Extracted data START

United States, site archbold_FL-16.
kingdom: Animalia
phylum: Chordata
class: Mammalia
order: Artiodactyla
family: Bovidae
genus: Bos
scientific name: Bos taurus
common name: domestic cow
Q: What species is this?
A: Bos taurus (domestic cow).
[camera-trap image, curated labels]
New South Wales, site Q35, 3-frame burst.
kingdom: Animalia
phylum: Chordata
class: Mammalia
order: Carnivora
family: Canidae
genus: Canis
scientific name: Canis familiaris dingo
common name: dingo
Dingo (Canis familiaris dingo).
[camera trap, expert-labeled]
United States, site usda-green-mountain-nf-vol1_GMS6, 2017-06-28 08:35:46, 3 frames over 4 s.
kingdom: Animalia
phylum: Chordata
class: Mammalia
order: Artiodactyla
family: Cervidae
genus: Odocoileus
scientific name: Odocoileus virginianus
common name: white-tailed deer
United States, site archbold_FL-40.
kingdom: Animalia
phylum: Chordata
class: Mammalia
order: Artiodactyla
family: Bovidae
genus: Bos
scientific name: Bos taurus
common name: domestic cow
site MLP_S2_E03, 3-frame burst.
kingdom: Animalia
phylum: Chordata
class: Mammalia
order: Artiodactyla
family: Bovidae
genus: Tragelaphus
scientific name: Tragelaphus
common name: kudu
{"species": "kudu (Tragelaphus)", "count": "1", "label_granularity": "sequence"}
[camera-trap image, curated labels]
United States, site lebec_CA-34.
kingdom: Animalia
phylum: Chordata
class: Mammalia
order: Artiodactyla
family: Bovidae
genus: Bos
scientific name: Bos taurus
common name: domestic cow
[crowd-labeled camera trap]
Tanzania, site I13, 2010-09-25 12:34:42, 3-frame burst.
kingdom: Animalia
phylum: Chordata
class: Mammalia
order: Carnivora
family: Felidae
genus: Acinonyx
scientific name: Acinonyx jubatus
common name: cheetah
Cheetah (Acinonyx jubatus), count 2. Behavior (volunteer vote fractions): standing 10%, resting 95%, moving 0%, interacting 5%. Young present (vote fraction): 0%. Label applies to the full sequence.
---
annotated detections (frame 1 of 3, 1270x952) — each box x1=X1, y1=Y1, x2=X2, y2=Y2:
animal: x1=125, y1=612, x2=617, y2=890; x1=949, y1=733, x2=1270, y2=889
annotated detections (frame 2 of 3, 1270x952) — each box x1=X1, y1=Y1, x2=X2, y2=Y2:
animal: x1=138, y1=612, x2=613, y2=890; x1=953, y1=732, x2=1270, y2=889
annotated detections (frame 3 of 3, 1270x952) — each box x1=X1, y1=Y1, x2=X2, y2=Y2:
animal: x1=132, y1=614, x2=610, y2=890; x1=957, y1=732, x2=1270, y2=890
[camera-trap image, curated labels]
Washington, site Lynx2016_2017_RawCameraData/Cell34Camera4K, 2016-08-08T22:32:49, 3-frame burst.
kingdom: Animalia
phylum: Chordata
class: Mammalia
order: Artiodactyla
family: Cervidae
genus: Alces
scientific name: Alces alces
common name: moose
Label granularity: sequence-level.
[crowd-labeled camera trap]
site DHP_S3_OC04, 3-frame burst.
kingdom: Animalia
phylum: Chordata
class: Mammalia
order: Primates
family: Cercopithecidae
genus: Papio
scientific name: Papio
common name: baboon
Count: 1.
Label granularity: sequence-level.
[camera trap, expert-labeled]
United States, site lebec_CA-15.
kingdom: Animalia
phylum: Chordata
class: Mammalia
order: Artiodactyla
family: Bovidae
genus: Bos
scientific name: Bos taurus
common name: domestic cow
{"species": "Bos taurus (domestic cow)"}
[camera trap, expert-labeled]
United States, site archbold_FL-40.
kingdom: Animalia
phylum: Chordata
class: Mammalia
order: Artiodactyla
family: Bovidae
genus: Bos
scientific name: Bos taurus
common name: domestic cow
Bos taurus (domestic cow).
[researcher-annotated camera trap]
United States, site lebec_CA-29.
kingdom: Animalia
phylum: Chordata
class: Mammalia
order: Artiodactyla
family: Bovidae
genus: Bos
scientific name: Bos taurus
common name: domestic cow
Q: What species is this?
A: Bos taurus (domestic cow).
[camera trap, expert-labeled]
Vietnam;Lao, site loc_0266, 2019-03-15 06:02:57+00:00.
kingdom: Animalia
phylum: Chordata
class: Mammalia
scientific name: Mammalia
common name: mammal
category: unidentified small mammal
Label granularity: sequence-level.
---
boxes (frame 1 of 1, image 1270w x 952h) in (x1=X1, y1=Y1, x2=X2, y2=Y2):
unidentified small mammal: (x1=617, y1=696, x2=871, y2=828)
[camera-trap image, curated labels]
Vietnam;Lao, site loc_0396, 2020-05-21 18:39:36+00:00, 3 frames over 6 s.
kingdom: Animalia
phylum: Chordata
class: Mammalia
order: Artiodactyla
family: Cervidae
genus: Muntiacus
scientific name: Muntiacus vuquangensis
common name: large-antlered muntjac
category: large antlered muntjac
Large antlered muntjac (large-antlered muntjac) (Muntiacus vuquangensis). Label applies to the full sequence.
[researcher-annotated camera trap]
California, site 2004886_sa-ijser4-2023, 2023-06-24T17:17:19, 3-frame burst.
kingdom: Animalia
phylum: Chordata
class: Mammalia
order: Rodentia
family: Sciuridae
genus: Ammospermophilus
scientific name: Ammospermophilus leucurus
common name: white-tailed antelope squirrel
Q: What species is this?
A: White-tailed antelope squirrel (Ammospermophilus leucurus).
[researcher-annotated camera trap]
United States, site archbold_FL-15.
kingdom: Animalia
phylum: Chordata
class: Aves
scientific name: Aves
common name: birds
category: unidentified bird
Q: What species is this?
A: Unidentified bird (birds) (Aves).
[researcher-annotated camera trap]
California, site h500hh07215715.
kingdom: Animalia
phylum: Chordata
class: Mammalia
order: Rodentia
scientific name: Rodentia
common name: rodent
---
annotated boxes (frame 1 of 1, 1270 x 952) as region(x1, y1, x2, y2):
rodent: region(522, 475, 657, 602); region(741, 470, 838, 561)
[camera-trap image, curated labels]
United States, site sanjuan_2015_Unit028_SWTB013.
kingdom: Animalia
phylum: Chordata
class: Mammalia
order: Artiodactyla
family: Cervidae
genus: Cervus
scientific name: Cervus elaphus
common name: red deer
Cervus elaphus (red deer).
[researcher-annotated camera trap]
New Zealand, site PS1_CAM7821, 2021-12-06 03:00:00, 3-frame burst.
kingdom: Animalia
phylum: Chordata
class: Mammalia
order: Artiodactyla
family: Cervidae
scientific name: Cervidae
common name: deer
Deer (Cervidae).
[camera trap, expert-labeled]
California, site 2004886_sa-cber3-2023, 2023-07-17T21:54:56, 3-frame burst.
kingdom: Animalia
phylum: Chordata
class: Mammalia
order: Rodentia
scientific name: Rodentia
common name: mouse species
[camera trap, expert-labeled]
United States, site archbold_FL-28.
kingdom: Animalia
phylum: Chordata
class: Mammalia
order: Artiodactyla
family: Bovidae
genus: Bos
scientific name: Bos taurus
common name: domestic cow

Extracted data END

_Your instructions_. Reproduce every line above without error.

_Worked solution_.
United States, site archbold_FL-16.
kingdom: Animalia
phylum: Chordata
class: Mammalia
order: Artiodactyla
family: Bovidae
genus: Bos
scientific name: Bos taurus
common name: domestic cow
Q: What species is this?
A: Bos taurus (domestic cow).
[camera-trap image, curated labels]
New South Wales, site Q35, 3-frame burst.
kingdom: Animalia
phylum: Chordata
class: Mammalia
order: Carnivora
family: Canidae
genus: Canis
scientific name: Canis familiaris dingo
common name: dingo
Dingo (Canis familiaris dingo).
[camera trap, expert-labeled]
United States, site usda-green-mountain-nf-vol1_GMS6, 2017-06-28 08:35:46, 3 frames over 4 s.
kingdom: Animalia
phylum: Chordata
class: Mammalia
order: Artiodactyla
family: Cervidae
genus: Odocoileus
scientific name: Odocoileus virginianus
common name: white-tailed deer
United States, site archbold_FL-40.
kingdom: Animalia
phylum: Chordata
class: Mammalia
order: Artiodactyla
family: Bovidae
genus: Bos
scientific name: Bos taurus
common name: domestic cow
site MLP_S2_E03, 3-frame burst.
kingdom: Animalia
phylum: Chordata
class: Mammalia
order: Artiodactyla
family: Bovidae
genus: Tragelaphus
scientific name: Tragelaphus
common name: kudu
{"species": "kudu (Tragelaphus)", "count": "1", "label_granularity": "sequence"}
[camera-trap image, curated labels]
United States, site lebec_CA-34.
kingdom: Animalia
phylum: Chordata
class: Mammalia
order: Artiodactyla
family: Bovidae
genus: Bos
scientific name: Bos taurus
common name: domestic cow
[crowd-labeled camera trap]
Tanzania, site I13, 2010-09-25 12:34:42, 3-frame burst.
kingdom: Animalia
phylum: Chordata
class: Mammalia
order: Carnivora
family: Felidae
genus: Acinonyx
scientific name: Acinonyx jubatus
common name: cheetah
Cheetah (Acinonyx jubatus), count 2. Behavior (volunteer vote fractions): standing 10%, resting 95%, moving 0%, interacting 5%. Young present (vote fraction): 0%. Label applies to the full sequence.
---
annotated detections (frame 1 of 3, 1270x952) — each box x1=X1, y1=Y1, x2=X2, y2=Y2:
animal: x1=125, y1=612, x2=617, y2=890; x1=949, y1=733, x2=1270, y2=889
annotated detections (frame 2 of 3, 1270x952) — each box x1=X1, y1=Y1, x2=X2, y2=Y2:
animal: x1=138, y1=612, x2=613, y2=890; x1=953, y1=732, x2=1270, y2=889
annotated detections (frame 3 of 3, 1270x952) — each box x1=X1, y1=Y1, x2=X2, y2=Y2:
animal: x1=132, y1=614, x2=610, y2=890; x1=957, y1=732, x2=1270, y2=890
[camera-trap image, curated labels]
Washington, site Lynx2016_2017_RawCameraData/Cell34Camera4K, 2016-08-08T22:32:49, 3-frame burst.
kingdom: Animalia
phylum: Chordata
class: Mammalia
order: Artiodactyla
family: Cervidae
genus: Alces
scientific name: Alces alces
common name: moose
Label granularity: sequence-level.
[crowd-labeled camera trap]
site DHP_S3_OC04, 3-frame burst.
kingdom: Animalia
phylum: Chordata
class: Mammalia
order: Primates
family: Cercopithecidae
genus: Papio
scientific name: Papio
common name: baboon
Count: 1.
Label granularity: sequence-level.
[camera trap, expert-labeled]
United States, site lebec_CA-15.
kingdom: Animalia
phylum: Chordata
class: Mammalia
order: Artiodactyla
family: Bovidae
genus: Bos
scientific name: Bos taurus
common name: domestic cow
{"species": "Bos taurus (domestic cow)"}
[camera trap, expert-labeled]
United States, site archbold_FL-40.
kingdom: Animalia
phylum: Chordata
class: Mammalia
order: Artiodactyla
family: Bovidae
genus: Bos
scientific name: Bos taurus
common name: domestic cow
Bos taurus (domestic cow).
[researcher-annotated camera trap]
United States, site lebec_CA-29.
kingdom: Animalia
phylum: Chordata
class: Mammalia
order: Artiodactyla
family: Bovidae
genus: Bos
scientific name: Bos taurus
common name: domestic cow
Q: What species is this?
A: Bos taurus (domestic cow).
[camera trap, expert-labeled]
Vietnam;Lao, site loc_0266, 2019-03-15 06:02:57+00:00.
kingdom: Animalia
phylum: Chordata
class: Mammalia
scientific name: Mammalia
common name: mammal
category: unidentified small mammal
Label granularity: sequence-level.
---
boxes (frame 1 of 1, image 1270w x 952h) in (x1=X1, y1=Y1, x2=X2, y2=Y2):
unidentified small mammal: (x1=617, y1=696, x2=871, y2=828)
[camera-trap image, curated labels]
Vietnam;Lao, site loc_0396, 2020-05-21 18:39:36+00:00, 3 frames over 6 s.
kingdom: Animalia
phylum: Chordata
class: Mammalia
order: Artiodactyla
family: Cervidae
genus: Muntiacus
scientific name: Muntiacus vuquangensis
common name: large-antlered muntjac
category: large antlered muntjac
Large antlered muntjac (large-antlered muntjac) (Muntiacus vuquangensis). Label applies to the full sequence.
[researcher-annotated camera trap]
California, site 2004886_sa-ijser4-2023, 2023-06-24T17:17:19, 3-frame burst.
kingdom: Animalia
phylum: Chordata
class: Mammalia
order: Rodentia
family: Sciuridae
genus: Ammospermophilus
scientific name: Ammospermophilus leucurus
common name: white-tailed antelope squirrel
Q: What species is this?
A: White-tailed antelope squirrel (Ammospermophilus leucurus).
[researcher-annotated camera trap]
United States, site archbold_FL-15.
kingdom: Animalia
phylum: Chordata
class: Aves
scientific name: Aves
common name: birds
category: unidentified bird
Q: What species is this?
A: Unidentified bird (birds) (Aves).
[researcher-annotated camera trap]
California, site h500hh07215715.
kingdom: Animalia
phylum: Chordata
class: Mammalia
order: Rodentia
scientific name: Rodentia
common name: rodent
---
annotated boxes (frame 1 of 1, 1270 x 952) as region(x1, y1, x2, y2):
rodent: region(522, 475, 657, 602); region(741, 470, 838, 561)
[camera-trap image, curated labels]
United States, site sanjuan_2015_Unit028_SWTB013.
kingdom: Animalia
phylum: Chordata
class: Mammalia
order: Artiodactyla
family: Cervidae
genus: Cervus
scientific name: Cervus elaphus
common name: red deer
Cervus elaphus (red deer).
[researcher-annotated camera trap]
New Zealand, site PS1_CAM7821, 2021-12-06 03:00:00, 3-frame burst.
kingdom: Animalia
phylum: Chordata
class: Mammalia
order: Artiodactyla
family: Cervidae
scientific name: Cervidae
common name: deer
Deer (Cervidae).
[camera trap, expert-labeled]
California, site 2004886_sa-cber3-2023, 2023-07-17T21:54:56, 3-frame burst.
kingdom: Animalia
phylum: Chordata
class: Mammalia
order: Rodentia
scientific name: Rodentia
common name: mouse species
[camera trap, expert-labeled]
United States, site archbold_FL-28.
kingdom: Animalia
phylum: Chordata
class: Mammalia
order: Artiodactyla
family: Bovidae
genus: Bos
scientific name: Bos taurus
common name: domestic cow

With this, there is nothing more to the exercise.